A água mineral vendida em garrafinhas de plástico é uma das bebidas mais populares do mundo e sua indústria está lucrando o máximo que consegue.

Desde a virada do milênio, o mundo tem avançado significativamente em direção à meta de garantir oferta de água segura para todos. Em 2020, 74% da humanidade passou a ter acesso à água potável.

Isso significa que, em duas décadas, houve um aumento de 10%. Mas esse número ainda é insuficiente, pois dois bilhões de pessoas continuam sem acesso à água potável.

O risco é que o setor prejudique o progresso de projetos públicos de água potável, principalmente em países de baixa e média renda.
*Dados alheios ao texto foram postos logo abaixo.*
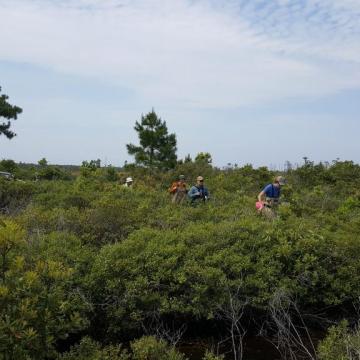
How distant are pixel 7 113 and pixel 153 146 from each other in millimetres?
7744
Enquanto isso, as empresas de água mineral exploram águas de superfície e aquíferos – normalmente a um custo muito baixo – e vendem por um valor de 150 a mil vezes maior do que o custo da mesma quantidade de água encanada distribuída pelo sistema público.

O preço alto é, muitas vezes, justificado pela oferta do produto como uma alternativa segura à água da torneira. Mas a água engarrafada não está imune a todas as contaminações. Afinal, ela raramente está sujeita aos rigorosos regulamentos ambientais e de saúde pública pelos quais a água da torneira passa nos países onde é liberada para consumo humano.
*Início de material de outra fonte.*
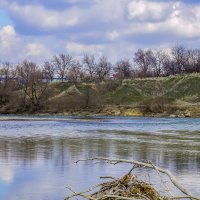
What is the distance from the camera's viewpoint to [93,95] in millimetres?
108500

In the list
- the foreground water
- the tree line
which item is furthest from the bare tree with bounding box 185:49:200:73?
the foreground water

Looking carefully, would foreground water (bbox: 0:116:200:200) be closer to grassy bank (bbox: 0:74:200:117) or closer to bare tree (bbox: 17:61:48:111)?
grassy bank (bbox: 0:74:200:117)

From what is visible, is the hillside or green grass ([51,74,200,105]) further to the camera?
green grass ([51,74,200,105])

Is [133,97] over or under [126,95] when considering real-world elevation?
under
Em nosso estudo publicado recentemente, avaliamos 109 países. A conclusão alarmante foi que a indústria de água engarrafada, altamente lucrativa e em rápido crescimento, está prejudicando os esforços dos sistemas públicos de fornecer gratuitamente água potável para todos.

O risco é que o setor prejudique o progresso de projetos públicos de água potável, principalmente em países de baixa e média renda, desviando os esforços de desenvolvimento e redirecionando a atenção para uma opção menos confiável e menos acessível.

DESENVOLVIMENTO SUSTENTÁVEL

A crescente indústria de água engarrafada também afeta de diversas maneiras os Objetivos de Desenvolvimento Sustentável (ODS) da ONU.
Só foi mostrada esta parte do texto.